Monday, Jul. 01, 1946

Most of TIME'S editors manage to take a yearly junket or two in the U.S. or overseas to whet their working knowledge of the countries and things they write about--but not the Managing Editor. He's stuck. Among a host of other duties, he has to edit every piece of copy that goes into TIME each week (he has, he says, a basilisk's eye complicated by journalist's cataract). So it was good news to me that T. S. Matthews had gotten away for a week's trip by chartered plane to the Pacific Coast and back.

A self-confessed groundling, Managing Editor Matthews hopefully took along a brief case full of work and brought it back in exactly the same condition. His excuse: "On the occasions when I didn't think I was facing the last trump or a dress rehearsal for it, or a sudden reversal of peristaltic action; I was riveted to the window, trying to read the picture book surface of the U.S."

Perspective--a highly useful editorial requisite--was what Matthews was after (except for vacations and an occasional overnight journey, he has scarcely been out of the ME's chair from the day he took it over in the dour month of February, 1943).

When he was learning his trade 15 years ago writing TIME'S Books section, and turning out some poetry and an occasional novel of his own, one of Matthews' novels moved a fellow critic to begin his review as follows: "Thomas Stanley Matthews, 30, has a chin that sticks out from under a nose, eye, and brow that might have belonged to St. Paul, patron saint of his preparatory school (Concord, N.H.)."

Unlike St. Paul, however, TSM has green eyes, greying brown hair, a deceptively formidable exterior, and an indestructible appetite for good celery, good tennis, and good English prose. A parson's son (his father is the retired Episcopal Bishop of New Jersey), he came to TIME via Cincinnati, Ohio, where he was born, Princeton (A.B.), Oxford (B.A.), and an associate editorship of the New Republic. Father of four (boys), he is a soft touch for his family, but a "hard" man with his staff--especially with novice writers and researchers who haven't learned that erudition and journalism can mix.

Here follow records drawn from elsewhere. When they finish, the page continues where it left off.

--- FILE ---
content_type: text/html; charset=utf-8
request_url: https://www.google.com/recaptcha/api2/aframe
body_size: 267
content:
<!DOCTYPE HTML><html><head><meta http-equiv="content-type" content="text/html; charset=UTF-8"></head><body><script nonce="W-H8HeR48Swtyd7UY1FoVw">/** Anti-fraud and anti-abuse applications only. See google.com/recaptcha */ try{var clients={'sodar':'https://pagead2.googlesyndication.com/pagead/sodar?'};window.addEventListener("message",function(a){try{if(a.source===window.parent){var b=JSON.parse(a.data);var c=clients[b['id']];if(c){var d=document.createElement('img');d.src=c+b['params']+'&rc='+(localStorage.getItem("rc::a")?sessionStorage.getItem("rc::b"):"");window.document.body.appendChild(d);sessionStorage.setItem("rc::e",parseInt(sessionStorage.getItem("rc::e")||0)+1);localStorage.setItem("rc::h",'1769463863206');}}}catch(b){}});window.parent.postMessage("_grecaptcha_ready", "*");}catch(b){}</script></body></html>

They can, of course, and it is Tom Matthews' job to see that they do. His staff is familiar with patient memos which begin: "The Managing Editor views with alarm the following: 1) common misspellings (harrassed for harassed, etc.); 2) the use of retain for keep, slew for killed, reveal for anything less than the revelations of William Blake or Moses. . . ."

Although Matthews' knowledge of things literary, historical, factual, is severe, he can be had.

A researcher who had run herself ragged trying to justify a word he had written into a story came to him, Webster in hand and fire in her eye, to prove him wrong. Said Matthews: "Webster is the work of human hands."

Said she: "So is TIME."

That round was hers.

But Matthews can afford to lose an occasional battle because he is certain to win the campaign. As Managing Editor he is bulwarked by the long-standing TIME tradition that he alone is operating boss of each issue and of the editorial staff. He can be persuaded, but he cannot be coerced--except, perhaps, by what TIME says, which he takes very much to heart. One TIME story, which he chose to run recently, told about the appalling havoc that raw clams make of vitamins. Chances are that TSM hasn't eaten a clam since.

As for Tom Matthews' view of his job, an excerpt from a recent address he made to some journalism students tells it plainly enough: "The story journalism has to tell is the story of our times. It is our luck, or our fate, to have been born into a literally terrible day. In other times, perhaps, sheer cleverness (which implies a certain lack of honesty) or sheer honesty (which implies a certain lack of cleverness) might have filled the bill. In our day, it won't. What we need today is a combination of cleverness and honesty for which there is only one right name: wisdom."